Kevin Krumwiede Kevin Krumwiede - 1 month ago 13
Java Question

If 'ℤ' is in the BMP, why isn't it encoded in 2 bytes?

My question arises from this answer, which says:


Since 'ℤ' (0x2124) is in the basic multilingual plane it is represented by a single code unit.


If that's correct, then why is
"ℤ".getBytes(StandardCharsets.UTF_8).length == 3
and
"ℤ".getBytes(StandardCharsets.UTF_16).length == 4
?

Answer

It seems you're mixing up two things: the character set (Unicode) and their encoding (UTF-8 or UTF-16).

0x2124 is only the 'sequence number' in the Unicode table. Unicode is nothing more than a 'sequence number' mapped to a certain character. That sequence number is called a code point, and it's often written down as a hexadecimal number.

How that certain number is encoded, might take up more bytes than the raw code point would.


Short calculation of UTF-8 encoding of given character:
To know which bytes belong to the same character, UTF-8 uses a system where the first byte starts with a certain number (lets call it N) of 1 bits followed by a 0 bit. N is the number of bytes the character takes up. The remaining bytes (N – 1) start with bits 10.
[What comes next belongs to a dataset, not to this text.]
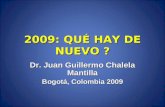 2009: QUÉ HAY DE NUEVO ? Dr. Juan Guillermo Chalela Mantilla Bogotá, Colombia 2009.
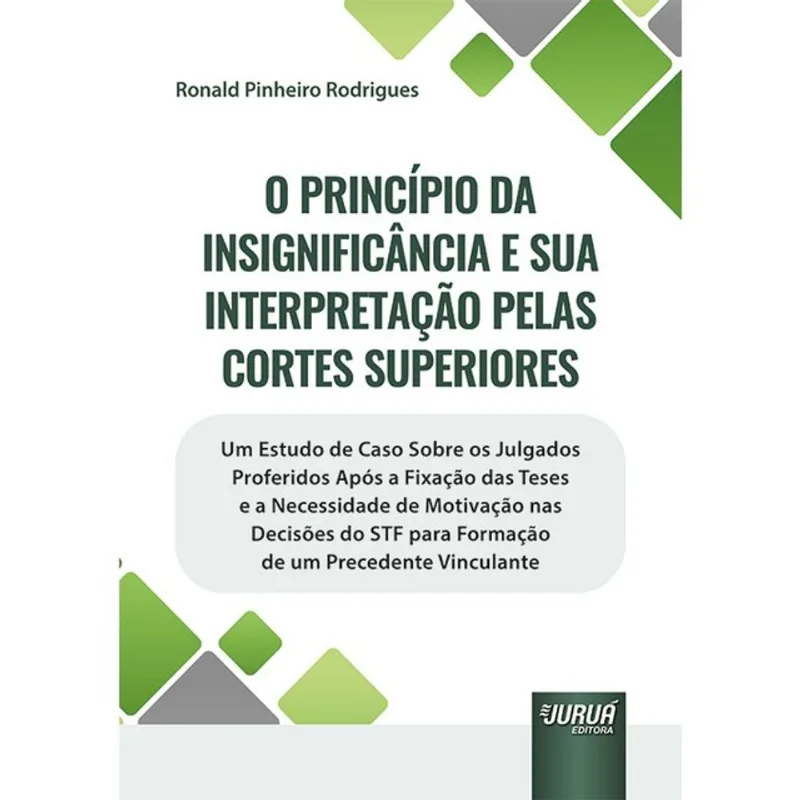 O PRINCÍPIO DA INSIGNIFICÂNCIA E SUA INTERPRETAÇÃO PELAS CORTES SUPERIORES - 2025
Hex 0x2124 = binary 100001 00100100

According to abovementioned rules, this converts to the following UTF-8 encoding:

11100010 10000100 10100100    <-- Our UTF-8 encoded result
^   ^ ^  ^ ^      ^ ^
AaaaBbDd CcDddddd CcDddddd    <-- Some notes, explained below

A is a set of ones (followed by a zero) which denote the number of bytes belonging to this character (three 1s = three bytes).
B is padding, because otherwise the total number of bits is not divisible by 8.
C is the concatenation bits (each subsequent byte starting with 10).
D is the actual bits of our code point.

So indeed, the character ℤ takes up three bytes.